=== PASSAGE ===
┄┄┄┄┄┄

I know that I am a dork but it is SO nice to see that there are others out there like myself that can relate to this horrible ttc and 2ww! Like many of the messages I saw others write on here, I also have no one who really cares or wants to hear about my ttc.
I actually went out on a limb to talk to a co-worker who just recently had her first child thinking that she might have some advice for me or an example of any EARLY pregnancy symptoms that she may have had (BEFORE the missed period, LOL). Well, she was completely rude and basically just hurt my feelings by making fun of the 2ww site, saying that the women there were just basically pathetic and that it was WAY too OCD. Her "advice" was to not have a baby so soon(my husband and I just got married in June) and to "relax." When I told her about some really weird symptoms I've been having lately (like cramping and a really weird twingy/twitch/pulling in my uterus and extreme hot flashes and emotional breakdowns) she completely dismissed them (I only got ot tell her about the twitches) saying I was having "butterflies" and being overly sensitive. ...thanks
Anyways, that is my soap-box story for the day, except it got worse after that. My husband decides that he's going to tell his family that we are ttc and basically just blurted it out today infront of his entire family and several guests at a party tonight!!!! He felt terrible because he didn't realize that it was something that he was DEFINITELY not supposed to say and I was FURIOUS giving him a death stare and then bursting into tears
.(which is also not normal for me) Great.

┄┄┄┄┄┄

=== GIVEN DATA ===
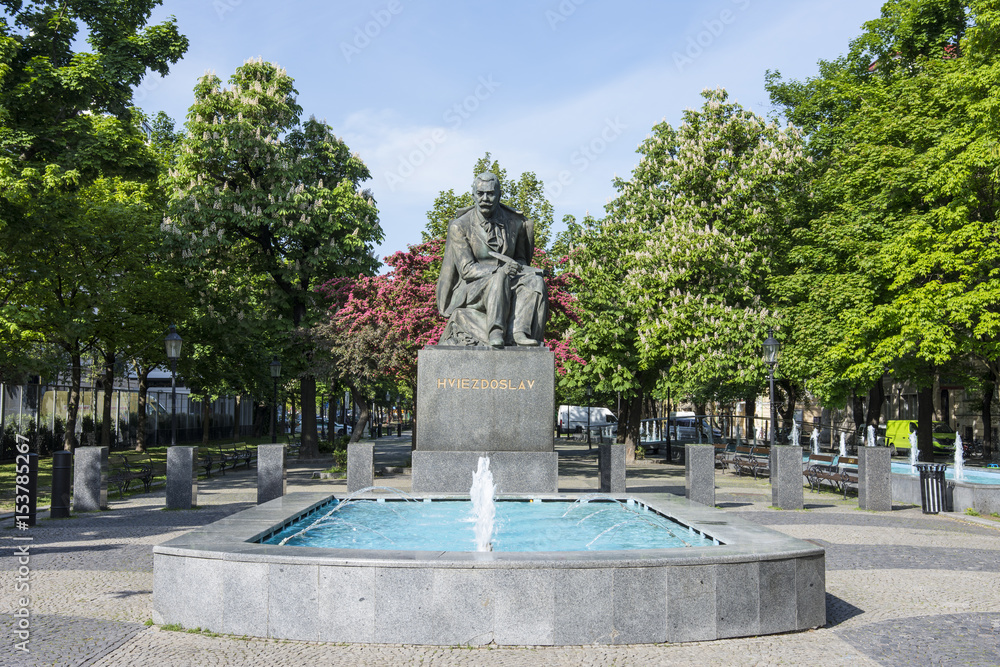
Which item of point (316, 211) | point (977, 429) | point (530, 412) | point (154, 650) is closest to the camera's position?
point (154, 650)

┄┄┄┄┄┄

=== INSTRUCTIONS ===
a. In the post about trying to conceive, list the weird symptoms the writer says they have been having lately.
b. Carry on the post about trying to conceive from its last line, in the same voice.

=== RESULTS OF THE TASKS ===
a.
- Cramping
- A really weird twingy/twitch/pulling in the uterus
- Extreme hot flashes
- Emotional breakdowns

b.
Also, I promised myself that I would not do a PT until Thursday or Saturday (AF should be here around Saturday) but I broke down and did one tonight because I have just been so weird lately! of course it was a
I'm just hoping that I'm not wrong this time because I have had so many strange symptoms and while I know that some things are probably just from hyper-sensitivity, there are other things that I am convinced I have not experienced before and can't MAKE happen. (such as the twing-ey/fluttering thing in the uterus, the ridiculous hot flashes, and non-stop TERRIBLE lower back pain!)
I am sorry to vent and bore you all to death with my woes but it just feels good to be able to talk about it because no one else can relate so thank you SO much for reading this! I will definitely be on here a lot to read your updates as well...especially since we are all going through the same thing and trying to test between wed & sat. I am really going to try hard not to test until Sat though even though it really feels like AF may be coming.